> [Consigne] D'après le texte sur le projet d'usine de méthanisation à Romainville, combien d'habitants produisent les déchets ménagers que l'unité doit traiter à l'horizon 2016 ?

> [Texte fourni]

____

Le projet d’usine de méthanisation à Romainville a été mis en suspens en février, sous la pression d’une association de riverains. La commune d’accueil a en outre pris ses distances vis-à-vis du projet, défendant un autre process de méthanisation que celui retenu par le syndicat de traitement.
Mettre fin aux exportations de déchets – L’unité doit traiter, à l’horizon 2016, les déchets ménagers produits par 900 000 habitants de 22 communes du nord est de la Seine-Saint-Denis et du 19e arrondissement de Paris.
Elle succèdera à un centre de transfert, créé en 1984 et en fin d’activité, qui réceptionne aujourd’hui quelque 350 000 tonnes par an de déchets, réorientées à 60 % vers l’enfouissement (en Seine-et-Marne) et 40 % vers l’incinération.
Au titre de l’enfouissement de déchets issus de ce territoire, le Syctom acquitte une taxe générale sur les activités polluantes de 4 millions par an, rappelle François Dagnaud.
L’adjoint au maire de Paris en charge de la propreté et des déchets souligne « l’enjeu stratégique » pour ce bassin versant d’accéder à une « autonomie de gestion ».
Le Syctom s’est engagé à mettre un terme aux exportations de déchets en 2016, conformément aux dispositions du Plan régional d’élimination des déchets ménagers et assimilés (adopté par l’Ile-de-France en novembre 2009).

____

> [Extrait des lignes]

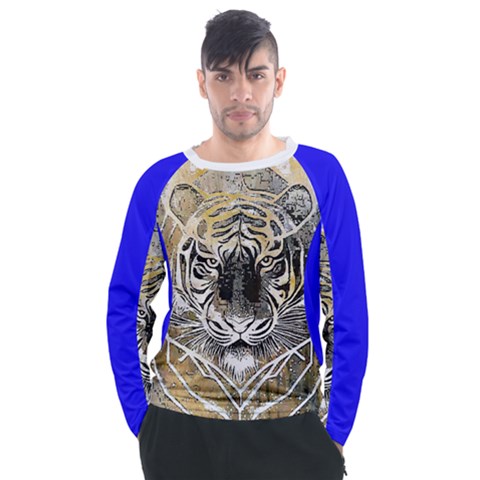 Photostudio 1721039641246 Men s Long Sleeve Raglan T-shirt by tunjiolaseni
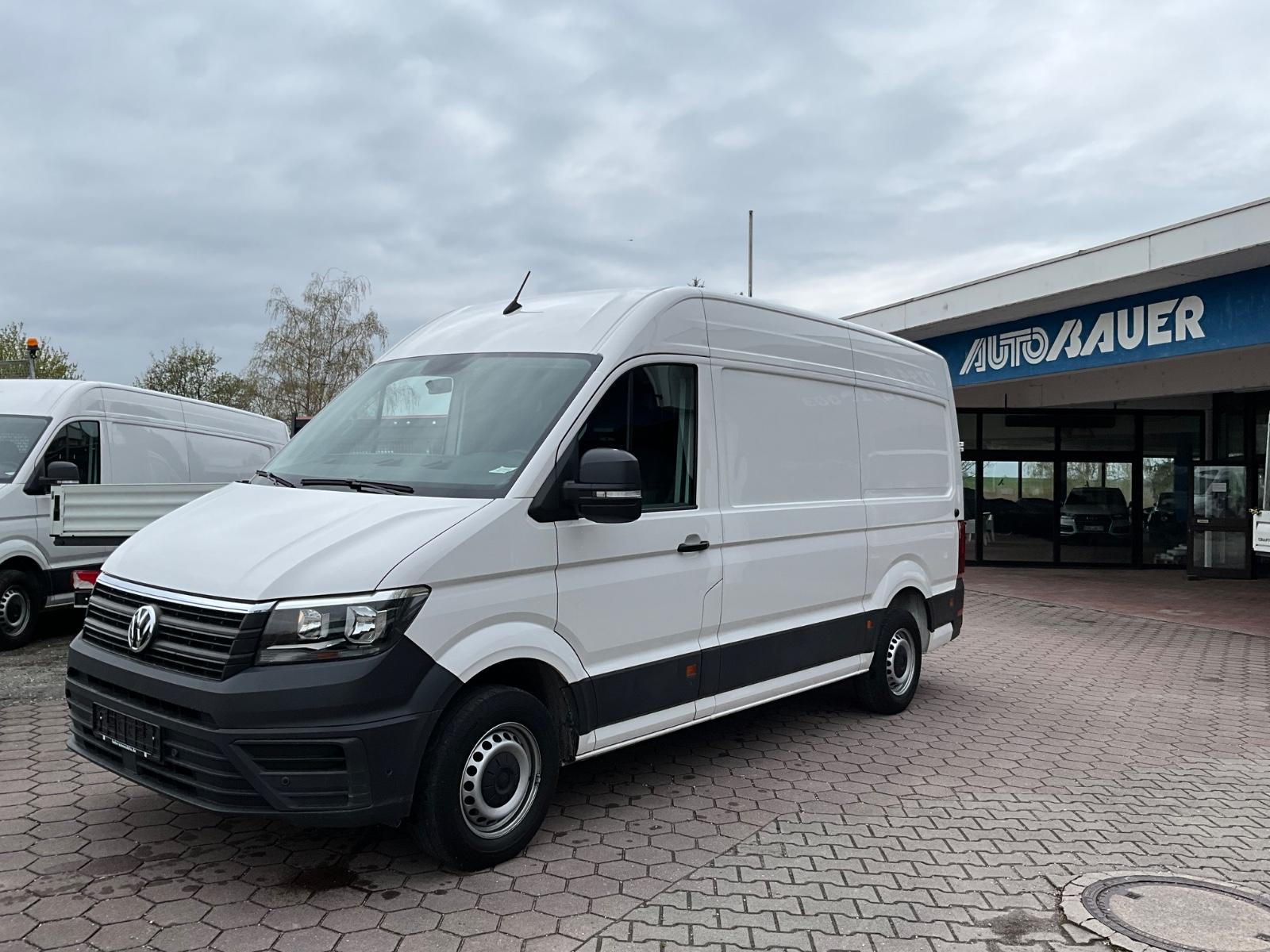 Volkswagen Crafter 35 TDI KASTEN/3640mm/AUTOMATIK/AHK/NAVI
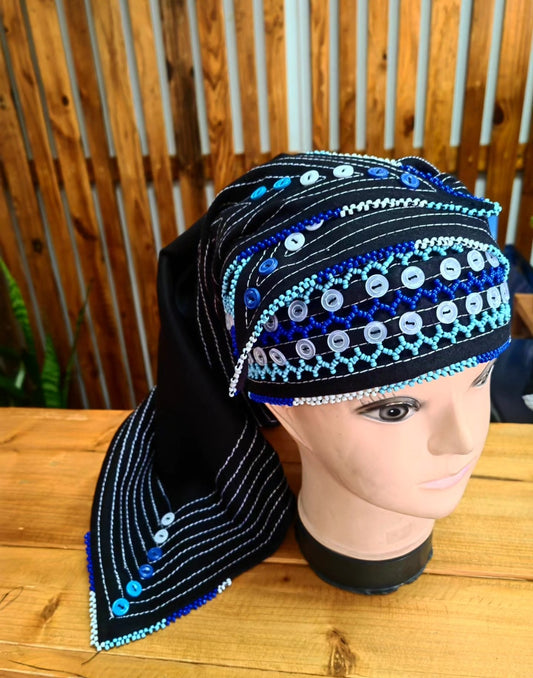 Triangle Beaded Doek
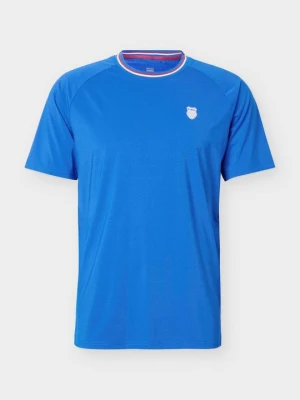 T-shirt basic K-swiss niebieski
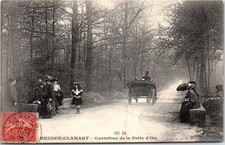 92 MEUDON CLAMART - carrefour de la patte d'oie.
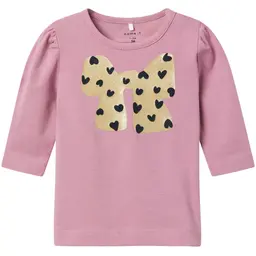 Longsleeve Ribbon (mauve orchid)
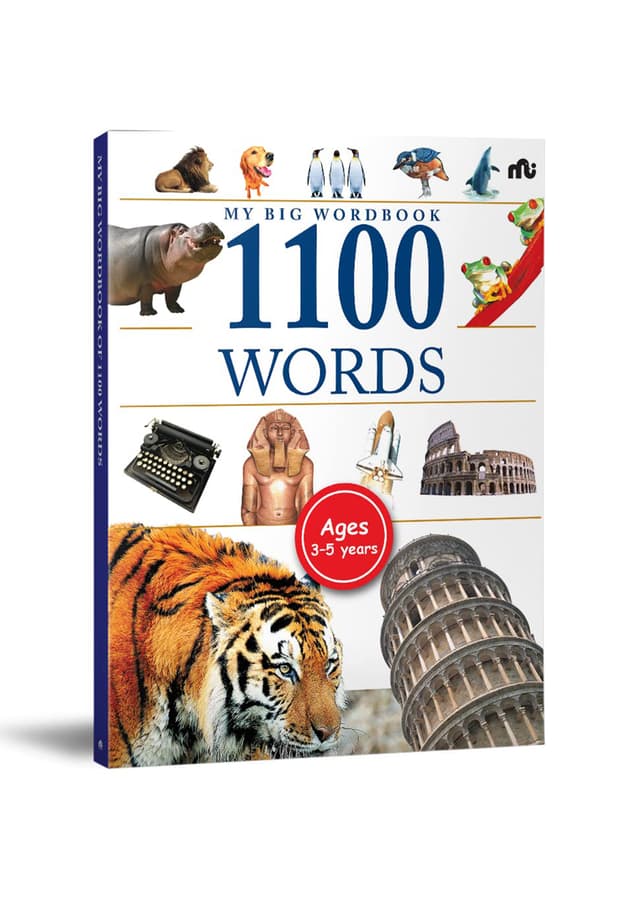 My Big Wordbook 1100 Words (পেপারব্যাক) | My Big Wordbook 1100 Words (Paperback)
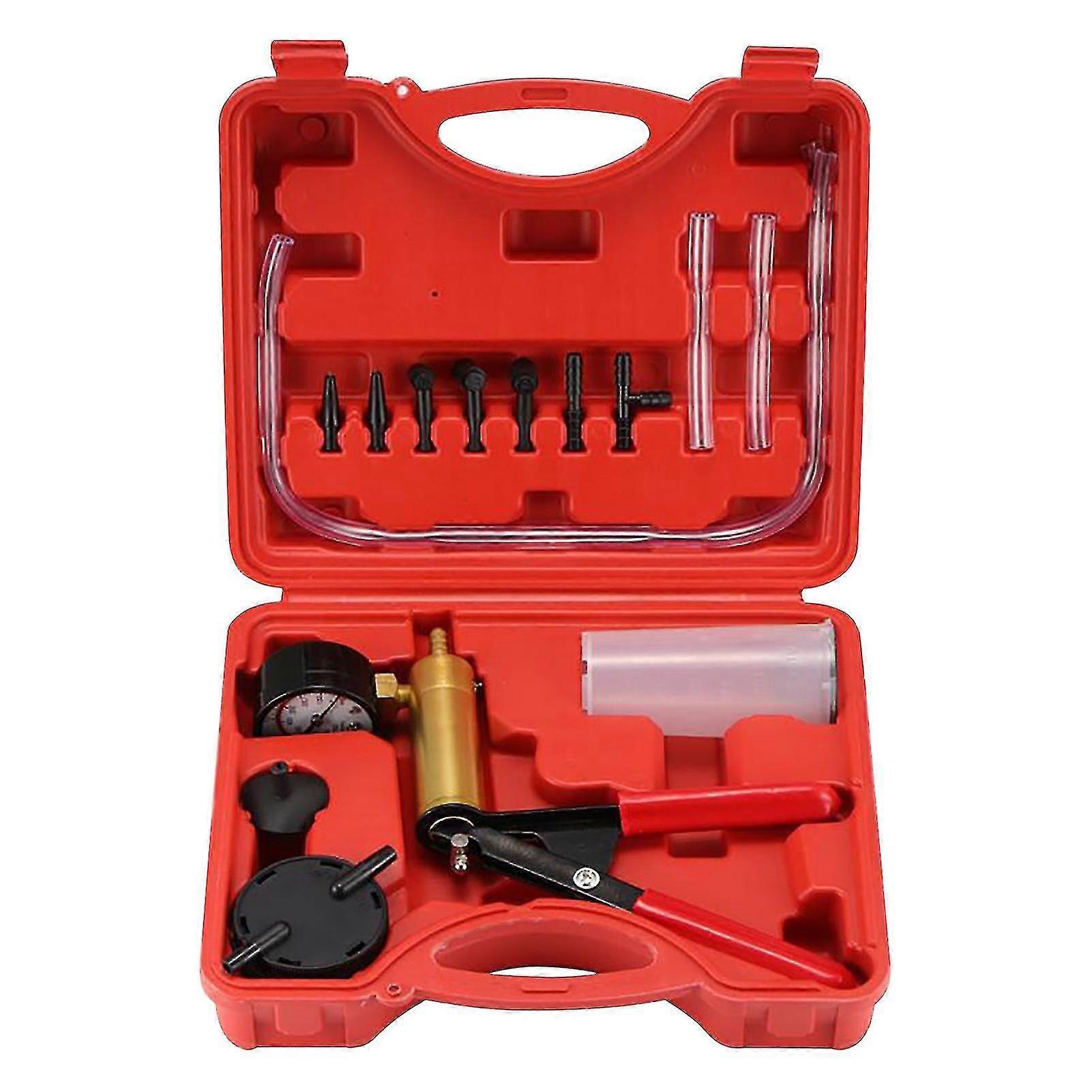 Universal Vacuum Pump Durable Hand Held Easy Operate Practical Brake Bleeding - Efficient Automotive Tool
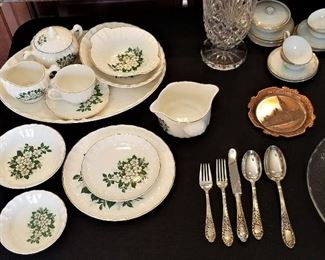 Vintage dishes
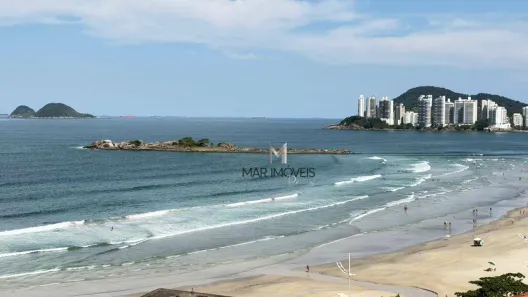 Apartamento com 3 Quartos para alugar, 100m² no Pitangueiras, Guarujá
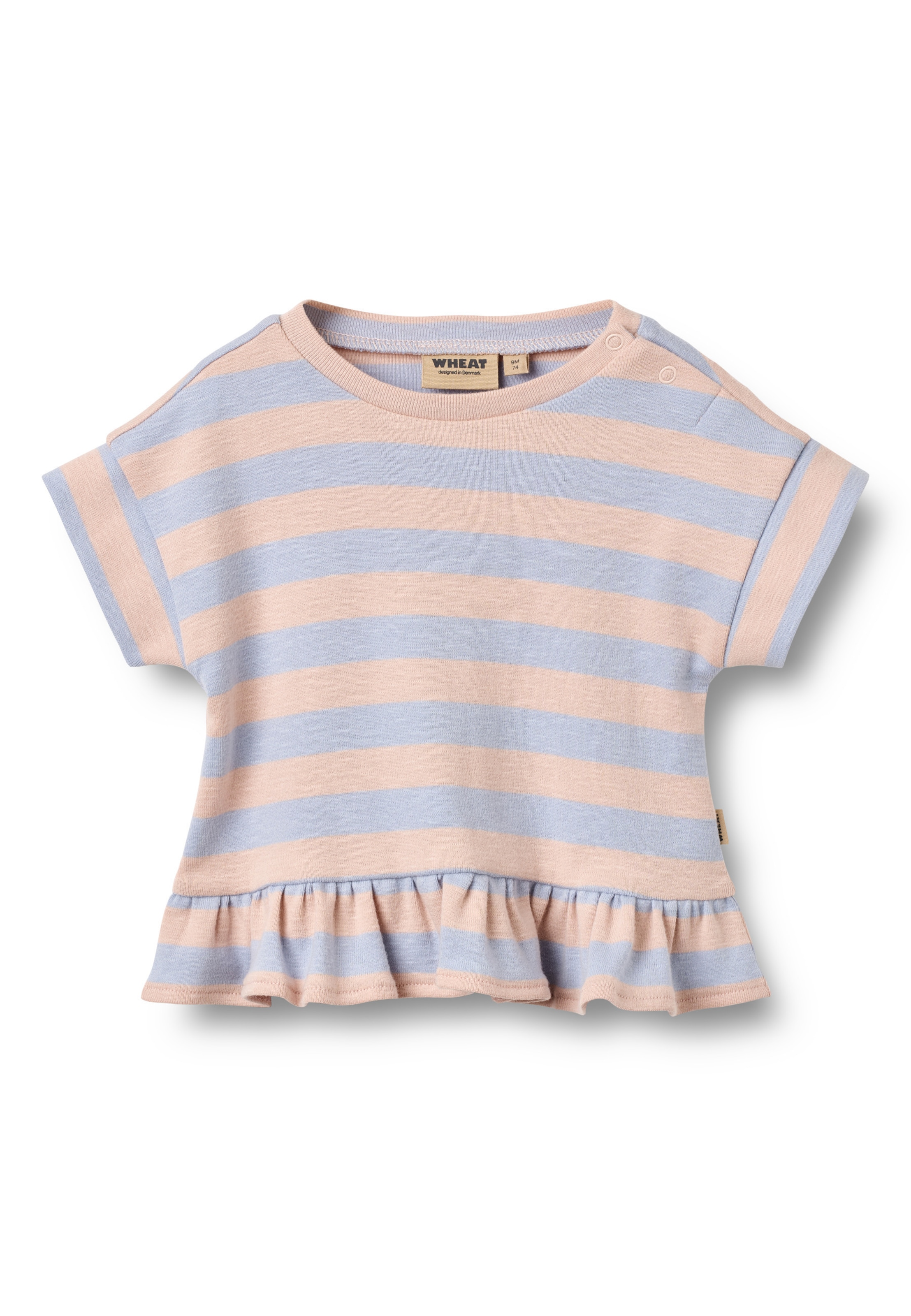 T-Shirt WHEAT en beige : devant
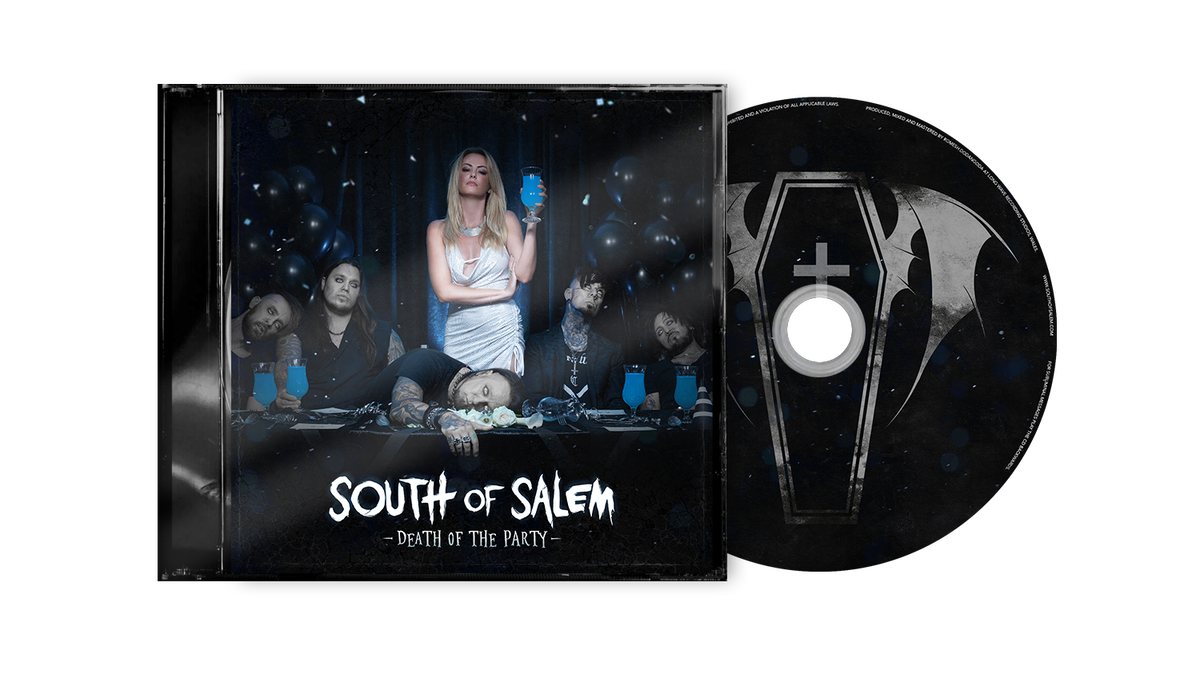 South Of Salem - Death Of The Party *SIGNED COPIES*
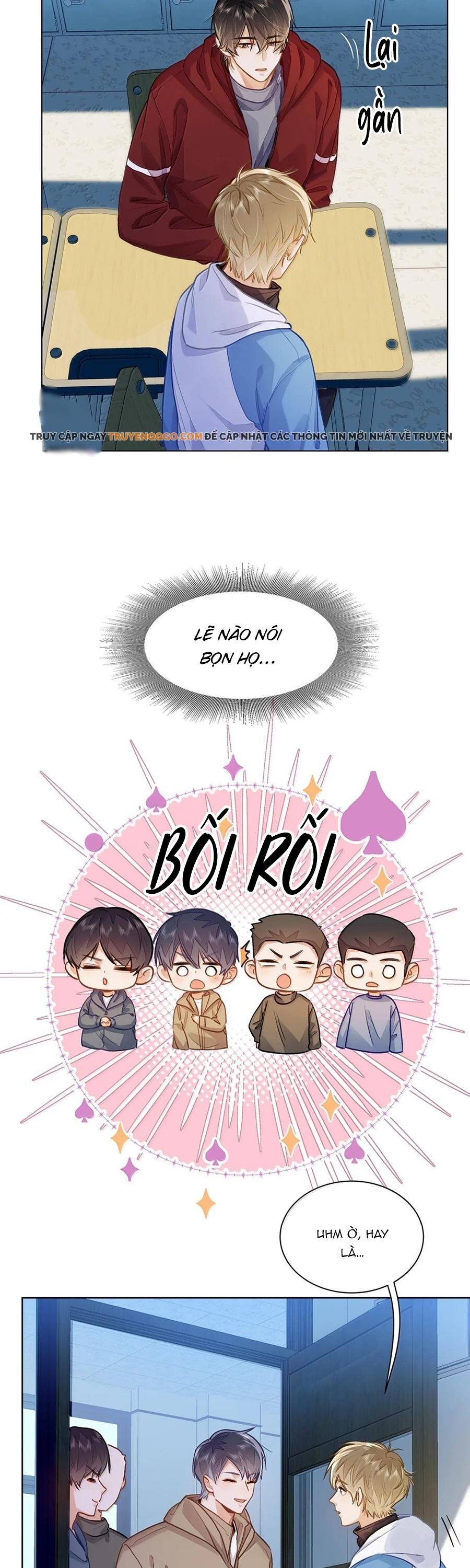 Tôi Thích Pheromone Của Cậu Chap 80 - Next Chap 81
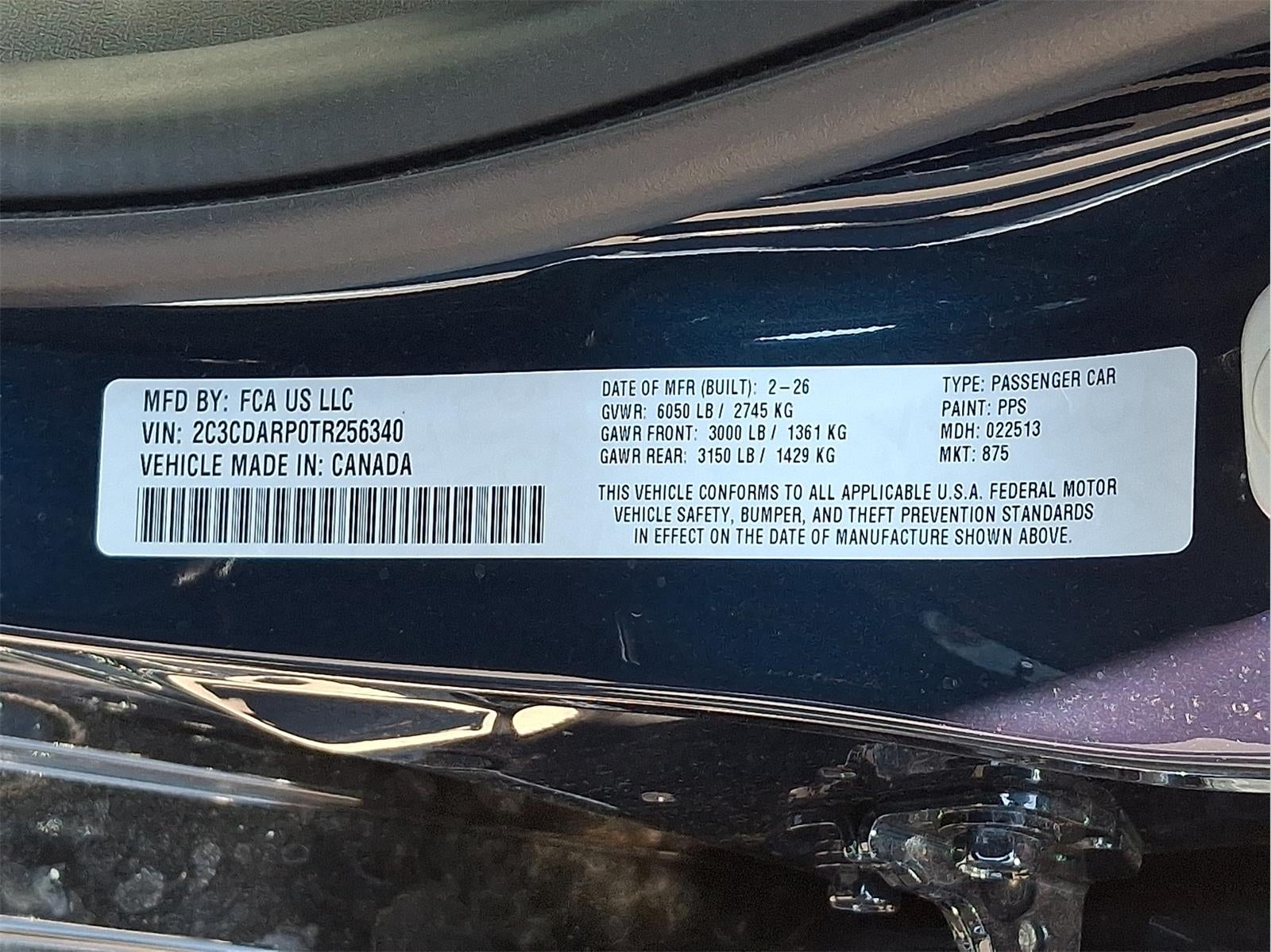 2026 Dodge Charger Scat Pack Plus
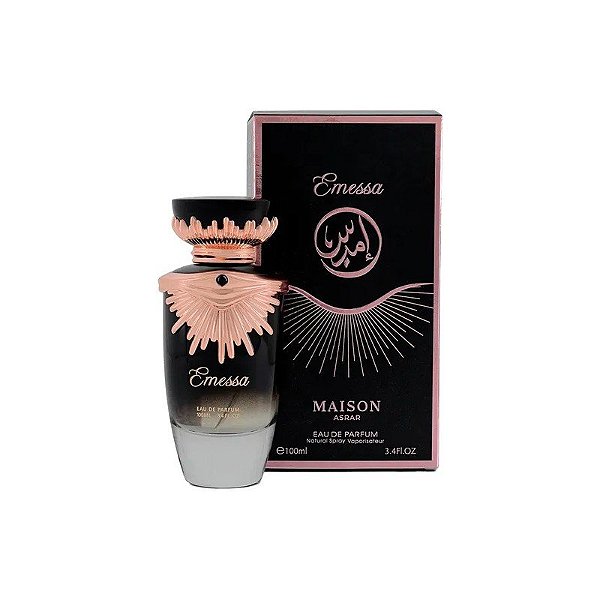 Perfume Maison Asrar Emessa - Água de Perfume - Feminino - 100ML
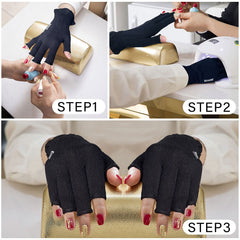 GSAFEME gants coton protègent les draps des résidus de crème.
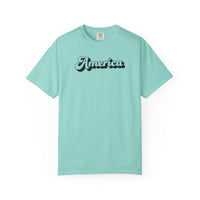 Comfort Colors® America Retro Script Tee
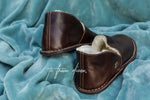 TFD Slipper - Dark Choc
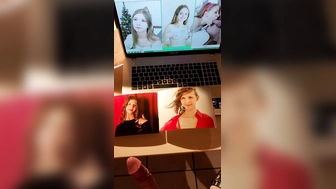 Kleiner Monsterpimmel will nochmal! Wurde aber von Jana schon leergesaugt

____

> [Solution] 900 000 habitants.